Nick Cave and the Bad Seeds

The Good Son(Mute 1990)

I may be in the minority, but I never really bought Nick Cave as a primal, misanthropic entity attuned to the darkest impulses of mankind. Outside of the “Mercy Seat” which still gives me fucking chills, his solo work seemed most poetic when he spun heartfelt yarns about love and its inevitable absence. Sure. the Birthday Party were a singleminded bunch whose music was honestly unsettling and full of the kind of aggression that made you question whether it was mere persona or psychopath. However, he wisely chose a gentler vocabulary and pursued a subtler, but no less effective form of drama. Yeah, he occasionally fostered the occasional shitstorm worthy of the Birthday Party, but he really found his voice interpreting the songs of his heroes on Kicking at the Pricks. Now, that album really grabbed me because I never really saw him as much more than an artist that one listened to when in a pissed, morbid or oddball mood but there are moments of pristine beauty on it as he does what few pull off, which is to make a well-known standard entirely your own. I dunno…there was something tender, yet antagonistic about his take on the familiar that made it seem new. Its followup. Tender Prey, was pretty impressive, but I wanted him to slow things down and take his time with a song, so his subsequent release, The Good Son, was music to these biased ears.

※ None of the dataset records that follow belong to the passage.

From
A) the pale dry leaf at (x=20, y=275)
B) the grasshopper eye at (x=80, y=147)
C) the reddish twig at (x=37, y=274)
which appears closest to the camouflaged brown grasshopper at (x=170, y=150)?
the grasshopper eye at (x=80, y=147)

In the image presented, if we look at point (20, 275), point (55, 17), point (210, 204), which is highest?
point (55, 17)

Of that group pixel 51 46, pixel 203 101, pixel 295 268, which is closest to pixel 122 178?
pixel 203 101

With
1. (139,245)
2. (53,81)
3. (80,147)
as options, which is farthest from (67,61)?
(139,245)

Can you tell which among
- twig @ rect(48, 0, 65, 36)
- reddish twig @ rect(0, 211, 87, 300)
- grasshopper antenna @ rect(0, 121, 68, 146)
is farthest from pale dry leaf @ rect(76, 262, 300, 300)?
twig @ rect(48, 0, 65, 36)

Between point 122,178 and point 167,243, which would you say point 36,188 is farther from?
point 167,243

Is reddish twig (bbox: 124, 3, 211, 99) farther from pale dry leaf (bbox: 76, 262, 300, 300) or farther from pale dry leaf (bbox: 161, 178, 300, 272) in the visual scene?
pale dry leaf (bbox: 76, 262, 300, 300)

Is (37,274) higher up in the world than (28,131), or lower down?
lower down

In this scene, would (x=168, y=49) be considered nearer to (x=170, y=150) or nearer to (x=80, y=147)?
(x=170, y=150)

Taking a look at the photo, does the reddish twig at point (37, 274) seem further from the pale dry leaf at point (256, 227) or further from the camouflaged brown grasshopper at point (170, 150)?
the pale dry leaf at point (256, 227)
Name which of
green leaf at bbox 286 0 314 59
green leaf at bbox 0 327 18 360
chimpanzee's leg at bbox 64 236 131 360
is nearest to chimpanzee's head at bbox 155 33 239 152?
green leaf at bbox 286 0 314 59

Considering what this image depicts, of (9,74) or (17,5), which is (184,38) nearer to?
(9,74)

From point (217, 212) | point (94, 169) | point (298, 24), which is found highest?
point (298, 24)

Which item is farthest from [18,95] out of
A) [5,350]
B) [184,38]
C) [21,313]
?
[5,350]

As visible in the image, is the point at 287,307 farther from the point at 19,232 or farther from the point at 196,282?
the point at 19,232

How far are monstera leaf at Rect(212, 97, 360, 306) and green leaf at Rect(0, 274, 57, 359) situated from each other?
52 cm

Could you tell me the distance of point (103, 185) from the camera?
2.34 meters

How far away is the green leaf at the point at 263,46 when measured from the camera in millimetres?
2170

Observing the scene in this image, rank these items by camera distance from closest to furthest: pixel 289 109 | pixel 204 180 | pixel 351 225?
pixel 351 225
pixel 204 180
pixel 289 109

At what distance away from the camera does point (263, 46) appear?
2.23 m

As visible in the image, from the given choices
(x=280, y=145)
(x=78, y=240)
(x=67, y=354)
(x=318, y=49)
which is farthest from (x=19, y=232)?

By no means do I recommend The Good Son as a classic or even an entirely successful album since a few songs delve into superficial schtick instead of bloody-hearted pleading and frayed nerves. It’s sometimes hard to embrace a Nick Cave album in its entirety because his embrace of gospel and R&B is kind of ham-fisted as most European efforts tend to play out in their lovable, but shallow manner. Man, that sounds a bit harsh, but if I want clapping and gospel sing-a-longs, there are so many better outlets than Nick Cave and the Bad Seeds in this wonderful world.

However, my passion for The Good Son possibly revolves around one single song. I think “Ship Song” is so fucking eloquent and symbolic of the tricky nature of loving someone who may ultimately burn you to the ground. In some ways, it may be one of my favorite metaphors in some ways. He portrays himself as an island while his lover is a ship who burns all bridges down in order to get sole access to her muse. The whole song is about how a love seems perfect in theory, but is destined to fail by their own hands. It is an ode to passion and the infantile decisions it sometimes inspires, but is also a paean to how alive these impulses make us feel. It is self-destructive, utterly romantic and a reflection of past mistakes that could possibly be made right in future relationships. For these reasons, this song is pure perfection as parable and song because it is universal just like the beloved standards he took the time to cover. He finally nailed the perfect blend of schmaltz, empathy, pain and composition required of a song that will stand the test of time.

The rest of The Good Son is no slouch either. Most of it is kind of boozy and drunken in a peculiarly restrain manner. He pursues a lovelorn and regretful mood throughout the album and the result is a pervasive theme of poor decision making and its consequences. It doesn’t hurt that the instrumentation allows the Bad Seeds to explore a more lush side of their musicianship. It’s a gorgeous album with just the right amount of occasional ugliness to make you wince as you slug it all down your gullet.

Simon Fisher Turner/Derek Jarman-Blue (Mute/Nonesuch 1993)

Simon Fisher Turner’s soundtrack is a momentous one since it serves as an integral element of Derek Jarman’s twelfth and final film. The reason that the soundtrack is so essential to the film is that the entire movie consists of a flickering, amorphous blue screen accompanied by narration by three of his favorite actors: Nigel Terry, John Quentin and Tilda Swinton as well as his own commentary. Jarman’s flickering blue visuals were inspired by French painter Yves Klein and were meant to simulate his own blindness caused by an AIDS-related illness.

I witnessed a screening of Blue at International House in Philadelphia when it was originally released and it devastated me while opening my eyes to possibilities of the soundtrack. In my opinion, this film is impotent on your meager television, but must be seen on a large screen to appreciate the intricacies of the shifting blue canvas on which he documents his final days. It is meant to simulate what he saw as well as his final thoughts before he left this world. Blue is a meditation on death. Blue is a last will and testament of a brilliant filmmaker. Blue’s soundtrack is pretty much the entire movie if you can conjure up a faulty tv to replicate its shimmering decay.

Simon Fisher Turner contributes a suitably ambient soundtrack that adds to the surreal experience of listening to a man narrate his own death. He smartly includes snatches of Brian Eno, Momus, Coil, Satie, Durutti Column, Kate St. John amongst others. It all coalesces into a dream state where Jarman comes to peace with his condition and provides an angelic atmosphere for his eventual demise. It is heartbreaking stuff as well as a courageous statement in an age where many had little empathy for those suffering from HIV. A perfect soundtrack as well as a fitting farewell from a director who turned the lens onto himself.